1)     “If you grow the (transgenic) rice, can you deliver it to those who need it?” (18)

2)     “If you deliver the rice, will they eat it?” (19)

3)     “If they eat the rice, will it do them any good?” (21)

4)     “Who will grow [this] rice?” (22)

5)     “What will rice make of its golden genes?” (23)

They later conclude this argument stating:

“Feeding the world is not just a question of increasing yields.  When we believe it is, we divert our attention from the much broader social, political, economic and ecological issues influencing food production and hunger.  If we continue to live under the illusion that we will find a technological solution to world hunger, and if we set our hopes on such solutions and channel our money and energy into their development, we can be pretty sure that world hunger will only grow” (40).  The authors argue convincingly that genetically modified foods should be labeled as such by the FDA.

            In the second part of the book, the authors present a more detailed and even more compelling argument against genetic modification.  They maintain that the contemporary scientific understanding of the gene is much more mutable and contextually-dependent than popular renderings of biology would have us believe.  The gene is not a definitive element that can be manipulated with certain outcomes.  Thus, the authors argue that we should approach the gene with much more humility than is afforded by genetic modification.  The gene is a theoretical construct used to describe a particular set of phenomena that have been observed on the DNA level.  Genetic modification stakes its reliability upon a particular understanding of these phenomena – namely that the gene is an atomistic unit that can be adjusted to produce specific traits in the larger organism.  Such an understanding, however, is at best incomplete.  Thus, the authors question the ethics of manipulating materials that we hardly understand and plead for us to exercise reverence and humility toward the organism as a whole.

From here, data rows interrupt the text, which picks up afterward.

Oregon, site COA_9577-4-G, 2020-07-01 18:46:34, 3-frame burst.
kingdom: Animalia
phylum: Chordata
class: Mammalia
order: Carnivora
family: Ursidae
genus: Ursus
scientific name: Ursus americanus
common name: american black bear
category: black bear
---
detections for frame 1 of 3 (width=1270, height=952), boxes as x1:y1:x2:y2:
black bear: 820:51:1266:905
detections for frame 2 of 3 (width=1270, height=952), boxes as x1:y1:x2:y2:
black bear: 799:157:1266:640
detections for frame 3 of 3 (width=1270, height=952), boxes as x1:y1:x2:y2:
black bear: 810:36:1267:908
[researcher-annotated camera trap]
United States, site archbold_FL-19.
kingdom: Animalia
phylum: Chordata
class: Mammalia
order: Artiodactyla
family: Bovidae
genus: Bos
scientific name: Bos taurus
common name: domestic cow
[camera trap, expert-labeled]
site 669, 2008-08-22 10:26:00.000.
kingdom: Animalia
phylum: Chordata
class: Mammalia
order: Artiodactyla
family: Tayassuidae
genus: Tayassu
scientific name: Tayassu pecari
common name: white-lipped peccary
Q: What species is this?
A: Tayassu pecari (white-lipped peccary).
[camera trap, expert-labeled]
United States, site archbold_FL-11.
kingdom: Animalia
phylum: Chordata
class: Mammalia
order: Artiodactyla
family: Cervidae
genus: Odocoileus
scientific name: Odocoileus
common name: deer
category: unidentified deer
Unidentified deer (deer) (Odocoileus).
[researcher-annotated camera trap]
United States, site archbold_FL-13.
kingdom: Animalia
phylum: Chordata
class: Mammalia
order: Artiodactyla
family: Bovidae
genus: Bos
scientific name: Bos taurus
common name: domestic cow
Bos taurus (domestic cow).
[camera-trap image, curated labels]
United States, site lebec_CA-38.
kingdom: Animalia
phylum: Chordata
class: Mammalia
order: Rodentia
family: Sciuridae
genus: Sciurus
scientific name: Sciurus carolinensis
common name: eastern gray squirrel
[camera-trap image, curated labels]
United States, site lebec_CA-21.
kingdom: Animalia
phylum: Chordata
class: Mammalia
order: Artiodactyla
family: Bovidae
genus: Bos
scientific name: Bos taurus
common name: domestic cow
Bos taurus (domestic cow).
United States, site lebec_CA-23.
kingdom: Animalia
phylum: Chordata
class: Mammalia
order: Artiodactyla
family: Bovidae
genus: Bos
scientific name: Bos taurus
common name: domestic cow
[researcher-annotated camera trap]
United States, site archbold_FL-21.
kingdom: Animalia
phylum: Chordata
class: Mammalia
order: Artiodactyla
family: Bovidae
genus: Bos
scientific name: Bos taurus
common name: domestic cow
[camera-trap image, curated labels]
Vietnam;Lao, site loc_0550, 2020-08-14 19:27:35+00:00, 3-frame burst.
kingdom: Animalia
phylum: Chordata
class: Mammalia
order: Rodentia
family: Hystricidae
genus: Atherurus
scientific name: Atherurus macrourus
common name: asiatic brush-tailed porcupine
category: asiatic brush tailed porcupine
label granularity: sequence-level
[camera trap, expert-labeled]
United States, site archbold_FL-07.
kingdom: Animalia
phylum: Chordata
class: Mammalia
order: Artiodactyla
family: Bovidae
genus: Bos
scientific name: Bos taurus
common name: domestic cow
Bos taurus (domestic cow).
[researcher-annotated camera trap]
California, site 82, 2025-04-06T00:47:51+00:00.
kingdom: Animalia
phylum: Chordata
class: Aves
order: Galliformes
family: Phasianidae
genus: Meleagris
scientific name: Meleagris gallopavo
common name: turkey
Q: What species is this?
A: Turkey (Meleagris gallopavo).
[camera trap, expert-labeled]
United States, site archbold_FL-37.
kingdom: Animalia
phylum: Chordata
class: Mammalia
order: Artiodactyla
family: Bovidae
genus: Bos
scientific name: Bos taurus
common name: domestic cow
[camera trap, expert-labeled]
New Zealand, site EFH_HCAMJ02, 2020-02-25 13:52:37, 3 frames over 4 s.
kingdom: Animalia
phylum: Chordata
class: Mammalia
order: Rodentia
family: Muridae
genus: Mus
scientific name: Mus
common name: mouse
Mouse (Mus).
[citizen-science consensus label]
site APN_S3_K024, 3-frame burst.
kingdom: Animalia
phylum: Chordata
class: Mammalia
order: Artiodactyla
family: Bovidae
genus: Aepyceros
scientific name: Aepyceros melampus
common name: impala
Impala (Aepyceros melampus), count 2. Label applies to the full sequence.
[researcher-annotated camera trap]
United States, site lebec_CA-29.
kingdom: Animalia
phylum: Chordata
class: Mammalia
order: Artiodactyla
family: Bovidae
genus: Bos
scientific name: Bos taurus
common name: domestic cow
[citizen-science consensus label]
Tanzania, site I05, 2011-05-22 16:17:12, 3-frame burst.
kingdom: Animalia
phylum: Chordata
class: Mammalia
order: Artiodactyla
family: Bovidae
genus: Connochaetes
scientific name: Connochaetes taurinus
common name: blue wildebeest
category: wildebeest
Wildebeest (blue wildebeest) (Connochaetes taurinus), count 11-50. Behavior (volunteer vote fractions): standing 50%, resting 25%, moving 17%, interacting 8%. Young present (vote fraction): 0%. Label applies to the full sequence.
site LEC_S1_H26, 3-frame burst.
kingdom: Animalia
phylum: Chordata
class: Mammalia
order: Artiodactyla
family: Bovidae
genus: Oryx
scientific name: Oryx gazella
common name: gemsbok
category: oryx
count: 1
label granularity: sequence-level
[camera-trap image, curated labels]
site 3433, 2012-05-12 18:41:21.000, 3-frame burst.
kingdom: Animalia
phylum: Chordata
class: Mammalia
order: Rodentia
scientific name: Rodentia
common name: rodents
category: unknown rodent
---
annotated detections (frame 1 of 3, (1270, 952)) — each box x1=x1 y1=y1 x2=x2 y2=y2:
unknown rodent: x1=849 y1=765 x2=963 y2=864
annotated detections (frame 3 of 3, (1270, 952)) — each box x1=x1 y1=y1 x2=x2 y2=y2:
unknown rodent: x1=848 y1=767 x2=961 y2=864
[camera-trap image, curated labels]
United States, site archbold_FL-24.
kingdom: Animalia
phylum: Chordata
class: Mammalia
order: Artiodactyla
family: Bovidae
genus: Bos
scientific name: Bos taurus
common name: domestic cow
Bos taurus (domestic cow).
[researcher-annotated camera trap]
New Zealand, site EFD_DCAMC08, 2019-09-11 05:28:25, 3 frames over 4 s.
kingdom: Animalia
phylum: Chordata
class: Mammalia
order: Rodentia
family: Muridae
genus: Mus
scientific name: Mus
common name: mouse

            The primary problem that Holdredge and Talbott have with genetic modification is that it is rooted in a science that isolates the gene from the larger context in which it exists, and likewise isolates the trait that a specific gene is said to control from the life of the organism as a whole.  Thus, in the book’s final section, the authors venture into philosophy of science, challenging the predominant atomism that breaks objects up into their smallest parts and seeks to understand an organism (for instance) as a collection of parts rather than as a whole.  In the book’s final chapter, Craig Holdredge proposes a new way of doing science that is based on the scientific reflections of Goethe in the early nineteenth century.  The metaphor that Holdredge uses to describe this new model of science is a conversation between an individual and nature.  This conversational model would better account for the context and would allow for the holistic perception of objects. Holdredge then uses his study of northeastern skunk cabbages as an illustration of how such an approach to science might work.  The content of this final section is the most complex in the book, and is seemingly tangential to the place where the book started in examining genetic modification in agriculture.  However, Holdredge’s notion of a conversational approach to science (which could easily be expanded to all sorts of knowing) is a valuable philosophical contribution and one that churches should consider as they seek to know one another and to know God together.

            This book should be read and discussed in our churches, for its multi-faceted critique of genetic modification in contemporary food production, as well as for the conversational model of knowing that it proposes in its final section.